Can you reproduce word for word the lines of the material below, starting with the line that contains "Taking a look" and going on through the end of the material?
· · · · · · ·
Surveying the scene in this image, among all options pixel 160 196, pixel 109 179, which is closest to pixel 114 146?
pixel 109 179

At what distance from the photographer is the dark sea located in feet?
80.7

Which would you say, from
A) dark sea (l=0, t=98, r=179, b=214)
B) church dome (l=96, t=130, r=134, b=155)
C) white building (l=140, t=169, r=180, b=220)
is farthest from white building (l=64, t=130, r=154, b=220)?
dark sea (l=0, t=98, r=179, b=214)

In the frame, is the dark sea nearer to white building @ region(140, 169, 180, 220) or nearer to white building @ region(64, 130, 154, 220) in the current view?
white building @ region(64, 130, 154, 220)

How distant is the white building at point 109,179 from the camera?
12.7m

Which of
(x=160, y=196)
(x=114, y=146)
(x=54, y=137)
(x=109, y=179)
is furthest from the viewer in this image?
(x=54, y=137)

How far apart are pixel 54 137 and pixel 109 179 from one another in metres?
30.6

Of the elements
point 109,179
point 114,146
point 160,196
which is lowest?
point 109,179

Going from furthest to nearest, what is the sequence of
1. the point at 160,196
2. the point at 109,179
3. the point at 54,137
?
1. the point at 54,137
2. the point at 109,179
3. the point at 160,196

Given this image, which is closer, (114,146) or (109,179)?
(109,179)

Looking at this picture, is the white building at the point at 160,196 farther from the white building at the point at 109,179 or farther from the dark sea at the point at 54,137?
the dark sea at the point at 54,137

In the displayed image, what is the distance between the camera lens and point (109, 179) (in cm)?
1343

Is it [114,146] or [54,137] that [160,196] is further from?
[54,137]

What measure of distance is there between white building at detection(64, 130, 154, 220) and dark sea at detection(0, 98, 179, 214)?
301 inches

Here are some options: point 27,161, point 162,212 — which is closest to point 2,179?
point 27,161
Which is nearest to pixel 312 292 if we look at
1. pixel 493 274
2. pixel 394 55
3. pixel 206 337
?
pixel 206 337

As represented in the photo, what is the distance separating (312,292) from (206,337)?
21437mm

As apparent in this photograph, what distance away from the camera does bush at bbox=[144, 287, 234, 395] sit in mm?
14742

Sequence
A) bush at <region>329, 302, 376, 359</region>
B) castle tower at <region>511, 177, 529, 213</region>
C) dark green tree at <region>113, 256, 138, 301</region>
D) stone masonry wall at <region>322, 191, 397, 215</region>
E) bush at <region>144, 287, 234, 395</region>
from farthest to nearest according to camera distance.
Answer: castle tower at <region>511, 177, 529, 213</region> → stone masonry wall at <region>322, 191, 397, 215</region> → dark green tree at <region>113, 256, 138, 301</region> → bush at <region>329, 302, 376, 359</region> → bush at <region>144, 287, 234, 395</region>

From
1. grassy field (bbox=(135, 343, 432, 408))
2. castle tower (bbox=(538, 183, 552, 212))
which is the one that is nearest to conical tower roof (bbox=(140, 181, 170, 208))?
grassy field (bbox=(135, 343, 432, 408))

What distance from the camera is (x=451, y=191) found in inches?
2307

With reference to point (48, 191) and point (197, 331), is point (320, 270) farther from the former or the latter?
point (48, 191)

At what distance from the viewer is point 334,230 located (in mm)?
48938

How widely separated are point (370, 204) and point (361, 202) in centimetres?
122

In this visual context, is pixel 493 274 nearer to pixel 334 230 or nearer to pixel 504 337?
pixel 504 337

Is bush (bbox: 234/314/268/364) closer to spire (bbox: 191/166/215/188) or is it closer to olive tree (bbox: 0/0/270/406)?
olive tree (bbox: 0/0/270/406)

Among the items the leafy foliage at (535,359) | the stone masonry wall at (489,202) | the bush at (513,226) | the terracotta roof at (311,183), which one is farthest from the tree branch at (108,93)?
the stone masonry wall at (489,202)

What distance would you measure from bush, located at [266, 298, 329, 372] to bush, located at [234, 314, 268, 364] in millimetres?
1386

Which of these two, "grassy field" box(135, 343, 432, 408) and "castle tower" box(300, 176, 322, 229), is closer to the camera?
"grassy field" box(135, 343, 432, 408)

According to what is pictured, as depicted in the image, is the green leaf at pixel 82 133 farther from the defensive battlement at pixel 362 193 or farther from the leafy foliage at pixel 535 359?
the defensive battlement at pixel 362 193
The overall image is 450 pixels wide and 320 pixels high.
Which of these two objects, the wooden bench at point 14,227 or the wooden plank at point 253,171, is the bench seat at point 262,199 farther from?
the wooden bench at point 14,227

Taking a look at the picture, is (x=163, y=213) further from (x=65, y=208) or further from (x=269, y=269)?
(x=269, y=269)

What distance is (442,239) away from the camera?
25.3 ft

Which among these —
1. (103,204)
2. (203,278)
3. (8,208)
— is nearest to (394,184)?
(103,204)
· · · · · · ·
Final result:
Taking a look at the picture, is (x=163, y=213) further from (x=65, y=208) or further from (x=269, y=269)?
(x=269, y=269)

What distance is (442,239) away from the camera?
25.3 ft

Which among these —
1. (103,204)
2. (203,278)
3. (8,208)
— is nearest to (394,184)?
(103,204)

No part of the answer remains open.